O senador ainda destacou estudo Faculdade de Saúde Pública da USP e a Conectas Direitos Humanos que analisaram 3.049 normas federais produzidas em 2020 e concluiu que Bolsonaro executou uma “estratégia institucional de propagação do coronavírus”.

Produção em massa de cloroquina
O ex-ministro Luiz Henrique Mandetta disse que não partiu do Ministério da Saúde a orientação para a produção de cloroquina pelo Exército para o combate ao novo coronavírus.

Segundo ele, durante sua gestão, havia quantidade suficiente do medicamento pela Fiocruz para aquilo que lhe convém, como o tratamento da malária. Apesar disso, afirmou que fez consulta ao Conselho Federal de Medicina, que orientou que o medicamento era para o uso compassivo -quando não há outro recurso terapêutico para os pacientes graves em ambiente hospitalar.

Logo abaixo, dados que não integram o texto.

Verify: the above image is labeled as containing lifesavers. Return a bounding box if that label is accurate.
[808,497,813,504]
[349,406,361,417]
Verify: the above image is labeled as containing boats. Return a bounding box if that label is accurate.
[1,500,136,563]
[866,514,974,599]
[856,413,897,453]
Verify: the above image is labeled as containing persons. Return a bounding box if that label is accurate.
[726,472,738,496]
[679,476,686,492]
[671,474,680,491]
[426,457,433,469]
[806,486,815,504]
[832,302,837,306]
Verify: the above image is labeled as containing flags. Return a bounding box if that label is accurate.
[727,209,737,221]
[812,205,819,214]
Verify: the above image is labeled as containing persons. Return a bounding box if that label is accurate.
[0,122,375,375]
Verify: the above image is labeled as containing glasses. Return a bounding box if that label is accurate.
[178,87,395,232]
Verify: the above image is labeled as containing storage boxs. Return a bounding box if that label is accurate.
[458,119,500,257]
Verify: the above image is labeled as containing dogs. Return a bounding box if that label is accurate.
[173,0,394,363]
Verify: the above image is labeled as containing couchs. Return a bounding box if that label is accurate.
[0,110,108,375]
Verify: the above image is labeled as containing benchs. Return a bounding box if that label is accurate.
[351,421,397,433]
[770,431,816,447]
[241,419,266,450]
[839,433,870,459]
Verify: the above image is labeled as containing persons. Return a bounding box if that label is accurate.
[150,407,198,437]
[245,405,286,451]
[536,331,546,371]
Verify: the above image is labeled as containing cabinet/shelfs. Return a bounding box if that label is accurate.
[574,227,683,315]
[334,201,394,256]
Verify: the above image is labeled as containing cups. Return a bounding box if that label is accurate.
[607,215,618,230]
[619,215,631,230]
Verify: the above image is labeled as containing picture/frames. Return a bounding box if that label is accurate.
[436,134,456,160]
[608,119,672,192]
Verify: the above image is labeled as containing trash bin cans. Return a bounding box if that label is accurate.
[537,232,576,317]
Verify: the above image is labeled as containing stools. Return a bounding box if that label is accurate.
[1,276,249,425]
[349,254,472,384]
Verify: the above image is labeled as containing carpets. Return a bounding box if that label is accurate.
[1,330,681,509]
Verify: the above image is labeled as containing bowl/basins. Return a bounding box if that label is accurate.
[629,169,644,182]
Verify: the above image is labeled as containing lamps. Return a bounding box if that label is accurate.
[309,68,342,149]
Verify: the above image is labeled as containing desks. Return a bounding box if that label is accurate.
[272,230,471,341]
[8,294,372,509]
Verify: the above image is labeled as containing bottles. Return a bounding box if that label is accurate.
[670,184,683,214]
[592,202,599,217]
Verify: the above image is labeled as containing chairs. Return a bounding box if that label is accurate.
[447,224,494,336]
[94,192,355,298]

Assessoria paralela ao Ministério da Saúde
O ex-ministro afirmou que teve acesso ao que seria uma proposta de decreto presidencial para alterar a bula da cloroquina. A medida seria feita de uma forma que passasse a indicar o remédio no tratamento da Covid-19.

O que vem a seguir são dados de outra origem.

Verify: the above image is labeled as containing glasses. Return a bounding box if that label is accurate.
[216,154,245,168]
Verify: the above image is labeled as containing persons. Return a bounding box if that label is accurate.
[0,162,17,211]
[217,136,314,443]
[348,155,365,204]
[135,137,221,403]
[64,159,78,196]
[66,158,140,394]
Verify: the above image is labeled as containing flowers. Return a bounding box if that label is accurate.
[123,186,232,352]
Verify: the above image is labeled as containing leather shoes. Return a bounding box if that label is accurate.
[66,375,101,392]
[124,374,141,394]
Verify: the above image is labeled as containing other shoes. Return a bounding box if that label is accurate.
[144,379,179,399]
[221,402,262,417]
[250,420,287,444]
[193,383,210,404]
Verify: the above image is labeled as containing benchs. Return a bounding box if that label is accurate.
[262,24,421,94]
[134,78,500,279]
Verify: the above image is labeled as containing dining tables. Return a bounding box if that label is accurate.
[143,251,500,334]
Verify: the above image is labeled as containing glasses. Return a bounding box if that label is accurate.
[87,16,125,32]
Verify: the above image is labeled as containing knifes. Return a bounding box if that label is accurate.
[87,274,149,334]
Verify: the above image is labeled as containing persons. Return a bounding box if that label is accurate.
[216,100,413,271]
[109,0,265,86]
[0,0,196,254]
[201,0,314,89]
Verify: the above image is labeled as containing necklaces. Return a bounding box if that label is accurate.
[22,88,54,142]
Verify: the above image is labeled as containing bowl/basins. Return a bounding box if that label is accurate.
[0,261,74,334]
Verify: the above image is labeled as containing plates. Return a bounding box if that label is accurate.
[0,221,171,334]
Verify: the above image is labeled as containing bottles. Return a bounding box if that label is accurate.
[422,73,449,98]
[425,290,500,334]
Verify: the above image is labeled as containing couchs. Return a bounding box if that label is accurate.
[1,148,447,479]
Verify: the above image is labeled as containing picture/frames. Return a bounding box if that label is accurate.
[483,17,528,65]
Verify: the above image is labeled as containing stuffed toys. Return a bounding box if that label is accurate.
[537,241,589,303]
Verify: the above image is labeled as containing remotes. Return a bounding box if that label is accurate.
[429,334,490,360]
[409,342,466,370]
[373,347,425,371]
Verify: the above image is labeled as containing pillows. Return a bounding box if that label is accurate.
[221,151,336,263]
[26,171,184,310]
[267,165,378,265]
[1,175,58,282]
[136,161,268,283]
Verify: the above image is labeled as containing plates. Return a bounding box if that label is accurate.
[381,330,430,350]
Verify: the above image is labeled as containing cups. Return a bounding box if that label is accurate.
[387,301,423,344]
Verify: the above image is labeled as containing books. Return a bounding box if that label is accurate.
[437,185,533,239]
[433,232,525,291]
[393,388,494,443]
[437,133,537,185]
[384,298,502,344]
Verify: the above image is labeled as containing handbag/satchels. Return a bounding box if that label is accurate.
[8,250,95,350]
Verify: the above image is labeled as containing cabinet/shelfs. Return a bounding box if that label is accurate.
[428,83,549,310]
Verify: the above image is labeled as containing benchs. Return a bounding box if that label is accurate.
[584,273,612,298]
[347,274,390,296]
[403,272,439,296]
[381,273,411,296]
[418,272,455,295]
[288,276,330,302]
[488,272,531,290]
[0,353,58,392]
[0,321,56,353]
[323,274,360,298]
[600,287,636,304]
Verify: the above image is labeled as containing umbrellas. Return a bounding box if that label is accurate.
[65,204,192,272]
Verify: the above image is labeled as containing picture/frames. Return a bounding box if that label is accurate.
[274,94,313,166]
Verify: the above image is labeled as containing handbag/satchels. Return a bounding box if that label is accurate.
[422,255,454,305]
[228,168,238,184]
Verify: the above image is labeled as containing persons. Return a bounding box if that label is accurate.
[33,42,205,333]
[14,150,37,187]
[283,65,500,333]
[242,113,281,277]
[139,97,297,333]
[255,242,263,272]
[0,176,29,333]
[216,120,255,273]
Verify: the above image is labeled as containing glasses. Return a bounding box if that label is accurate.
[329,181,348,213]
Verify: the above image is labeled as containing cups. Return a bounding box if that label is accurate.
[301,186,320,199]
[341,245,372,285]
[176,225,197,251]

“Ele (Bolsonaro) tinha um assessoramento paralelo. Havia sobre a mesa um papel não timbrado de um decreto presidencial para que fosse sugerido naquela reunião mudar a bula da cloroquina na Anvisa para que na bula tivesse a indicação do medicamento para o coronavírus. O presidente da Anvisa disse que não. Jorge Ramos disse que era uma sugestão”, afirmou Mandetta.

Foto: Alessandro Dantas

O senador Rogério Carvalho (PT-SE) classificou como “gravíssima” a informação trazida pelo ex-ministro da Saúde, Luiz Henrique Mandetta, acerca da tentativa de alteração da bula da cloroquina.

“Acho grave o debate sobre a prescrição, a recomendação de medicamento não validado cientificamente. Acho mais grave ainda a sugestão de alterar a bula de um remédio para que ele possa ser levado ao consumo humano. O Estado tem a tarefa de proteger a vida e não de colocar em risco a vida de sua população. Isso é uma situação gravíssima”, classificou o senador.

O ex-ministro da Saúde citou ainda que testemunhou por diversas vezes a presença de Carlos Bolsonaro, vereador pelo Republicanos no Rio de Janeiro e filho do presidente, em reuniões ministeriais. “Testemunhei várias vezes reunião de ministros em que o filho do presidente que é vereador do Rio de Janeiro estava sentado atrás dele tomando notas. Eles tinham reuniões dentro da Presidência”, disse Mandetta.

Dificuldade nas relações com a China
O ex-ministro afirmou que filhos políticos de Bolsonaro acompanhavam reuniões ministeriais que tratavam do enfrentamento ao vírus e atrapalharam a relação com a China, principal fornecedora de insumos. Segundo o ex-ministro, Carlos Bolsonaro e os irmãos, o deputado Eduardo Bolsonaro (PSL-SP) e o senador Flávio Bolsonaro (Republicanos-RJ), chegaram a barrar uma reunião presencial com o embaixador da China no Planalto.

“O outro filho do presidente, Eduardo [Bolsonaro], tinha rotas de colisão com a China. Um dia estavam os três filhos do presidente [no Palácio do Planalto]. E disse a eles que precisava conversar com o embaixador da China. E ele disse que ‘aqui não’. Acabei fazendo por telefone. Havia dificuldade de superar essas questões”, relatou.